:: SELECTED EXCERPT ::
==============================
Showing posts with label understanding. Show all posts
Showing posts with label understanding. Show all posts

Tuesday, March 5, 2013

If It Feels Wrong

The night was cold.  The moment she stepped from the crowded dance floor and walked down the carpeted hall of dark and worn maroon carpet, the moist chill from outside hit her square in the face. The winter cold slithered quickly down her neck and spiraled counterclockwise around her unbound nipples and then traveled further, circling her hips and thighs covered only in pink and black stockings. 
She stepped into the white neon light of the women’s bathroom and was met by an open window, the night air smiling hello as she closed to door to the stall. Separated only by a metal barrier, she could hear the woman next to her on the phone- her voice was patient, slow, as she tried to explain driving directions to someone on the other end.
“You drive east on Harrison, you’ll see a light ahead of you as you approach Whole Foods. Right before the light there is a driveway on your left.  It’s a one-way driveway, but that’s ok, turn into it anyway.”
==============================
:: INSTRUCTIONS TO FOLLOW ::
Transcribe the blog story above word for word, everything from "If It Feels" down to "the other end.".

:: SOURCE DATA ::
==============================
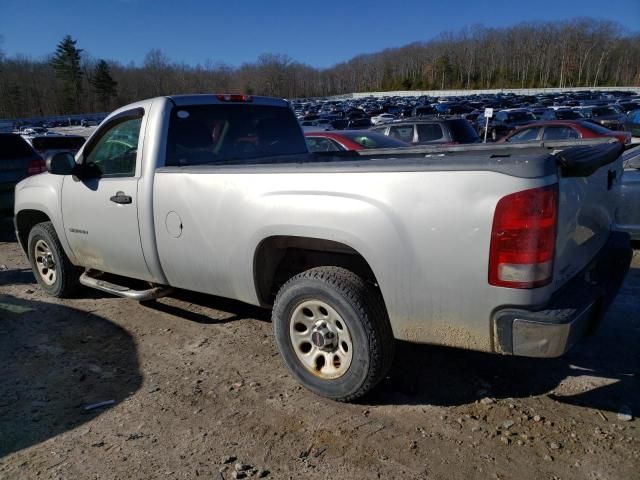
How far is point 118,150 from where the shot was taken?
167 inches

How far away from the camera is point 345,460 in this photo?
8.57 ft

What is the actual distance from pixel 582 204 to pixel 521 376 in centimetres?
131

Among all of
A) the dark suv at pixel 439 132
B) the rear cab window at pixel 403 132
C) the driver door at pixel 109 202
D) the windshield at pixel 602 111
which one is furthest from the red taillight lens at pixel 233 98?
the windshield at pixel 602 111

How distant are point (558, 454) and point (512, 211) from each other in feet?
4.35

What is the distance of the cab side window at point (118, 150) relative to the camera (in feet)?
13.3

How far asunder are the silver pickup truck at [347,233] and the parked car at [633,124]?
56.0ft

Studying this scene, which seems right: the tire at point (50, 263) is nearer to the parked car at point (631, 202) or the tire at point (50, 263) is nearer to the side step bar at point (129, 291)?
the side step bar at point (129, 291)

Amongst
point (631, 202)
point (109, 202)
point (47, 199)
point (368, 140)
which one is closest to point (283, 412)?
point (109, 202)

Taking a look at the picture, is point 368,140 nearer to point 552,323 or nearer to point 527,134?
point 527,134

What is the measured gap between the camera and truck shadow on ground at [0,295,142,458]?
3059 mm

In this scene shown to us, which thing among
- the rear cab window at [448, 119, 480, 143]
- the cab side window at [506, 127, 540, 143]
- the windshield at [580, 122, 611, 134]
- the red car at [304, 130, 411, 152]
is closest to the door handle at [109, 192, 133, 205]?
the red car at [304, 130, 411, 152]

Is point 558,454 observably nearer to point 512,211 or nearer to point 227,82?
point 512,211

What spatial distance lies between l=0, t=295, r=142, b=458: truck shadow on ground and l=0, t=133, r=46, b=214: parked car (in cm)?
398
==============================
:: RESPONSE BOX ::
If It Feels Wrong

The night was cold.  The moment she stepped from the crowded dance floor and walked down the carpeted hall of dark and worn maroon carpet, the moist chill from outside hit her square in the face. The winter cold slithered quickly down her neck and spiraled counterclockwise around her unbound nipples and then traveled further, circling her hips and thighs covered only in pink and black stockings. 
She stepped into the white neon light of the women’s bathroom and was met by an open window, the night air smiling hello as she closed to door to the stall. Separated only by a metal barrier, she could hear the woman next to her on the phone- her voice was patient, slow, as she tried to explain driving directions to someone on the other end.